### TEXT
Atlantis Star Issue 14

Issue #14 Tuesday 16th October 2012
**The News In The Guild**
"O Romeo, Romeo! wherefore art thou Romeo?". Ahh.. what a fine peice of literature. Which reminds us of another fine peice of literature, Yes you guessed it 'The Star', here once again to enlighten you with intresting stories from inside the great Atlantian walls that protect us all. Let's find out what happened today shall we ...
No new members to report about today, however 'mmarrkk2012' came close to leaving the Guild after he was involved in an argument with his neighbour 'Lord Farral'. According to inside sources 'Lord Farral' was reminiscing with 'mmarrkk2012' about the time he was kidnapped by 'Naked Warriors'. He apparently then began to use psyical interpretations of some of the events and the whole scene became very messy. 'mmarrkk2012' was enraged and ordered 'Lord Farral' to stop explaining his exploits in so much ...detail. When 'Lord Farral' refused saying "it's my right to bare all as a Frontier Man" the said argument insued. Luckly The whole mess was sorted out when 'mmarrkk2012' pointed out to 'Lord Farral' that it was his right to 'bare arms' not 'bare all''. We're all glad that got sorted out.
Just 1 advancement in the Atlantis labs today for 'teratel' who enters the LMA. When asked earlier by one of our reporters how he felt after such a huge landmark in technology he replied "I Don't care about any tech advancement just Polish My BITS ta... oh and I don't trade with attackers". Well there you are, a man who clearly dosn't get his bits polished enough.
NOTE: Must polish 'teratel's' bits!!
**Other News**
Just one story today for your reading pleasure (it's rather long) :
'sdragonfun' stormed into a local bar today and demanded, "Gimme a double of the strongest whiskey you got. I'm so mad, I can't even see straight." The bartender, noticed that he was a bit the worse for wear, so poured him a double of Southern Comfort. 'sdragonfun' swilled down the drink and said, "Gimme another one." The bartender poured the drink, but then said, "Now, before I give you this, why don't you let off a little steam and tell me why you're so upset?"
######
* **AIM**
Rewrite the guild newsletter from "Just 1 advancement" to "bits polished enough.", replacing "advancement" with "breakthrough" throughout.
### LISTING
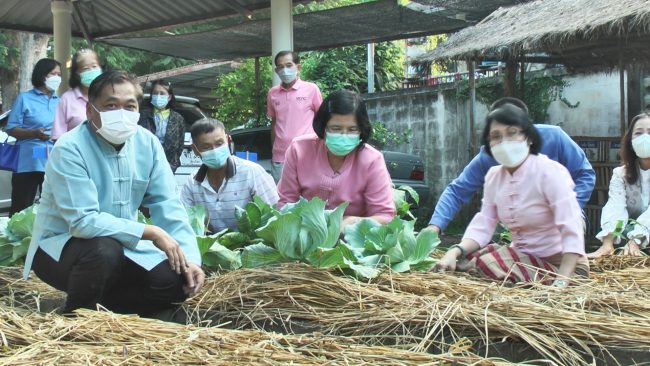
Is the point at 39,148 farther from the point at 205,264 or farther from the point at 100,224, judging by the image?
the point at 100,224

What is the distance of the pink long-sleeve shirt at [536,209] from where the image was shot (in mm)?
3453

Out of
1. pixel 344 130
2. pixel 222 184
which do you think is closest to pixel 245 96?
pixel 222 184

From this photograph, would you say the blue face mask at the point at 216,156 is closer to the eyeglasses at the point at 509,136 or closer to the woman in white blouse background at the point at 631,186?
the eyeglasses at the point at 509,136

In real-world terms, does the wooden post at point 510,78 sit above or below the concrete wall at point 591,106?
above

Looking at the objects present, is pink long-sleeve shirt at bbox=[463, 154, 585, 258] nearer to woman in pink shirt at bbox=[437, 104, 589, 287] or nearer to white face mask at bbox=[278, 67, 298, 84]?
woman in pink shirt at bbox=[437, 104, 589, 287]

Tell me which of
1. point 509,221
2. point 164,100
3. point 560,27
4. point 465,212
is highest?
point 560,27

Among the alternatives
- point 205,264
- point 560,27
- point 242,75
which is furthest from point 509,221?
point 242,75

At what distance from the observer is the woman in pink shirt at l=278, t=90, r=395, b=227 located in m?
4.14

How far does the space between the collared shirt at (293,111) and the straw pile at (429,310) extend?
3265 mm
######
* **RESPONSE TO THIS EXERCISE**
Just 1 breakthrough in the Atlantis labs today for 'teratel' who enters the LMA. When asked earlier by one of our reporters how he felt after such a huge landmark in technology he replied "I Don't care about any tech breakthrough just Polish My BITS ta... oh and I don't trade with attackers". Well there you are, a man who clearly dosn't get his bits polished enough.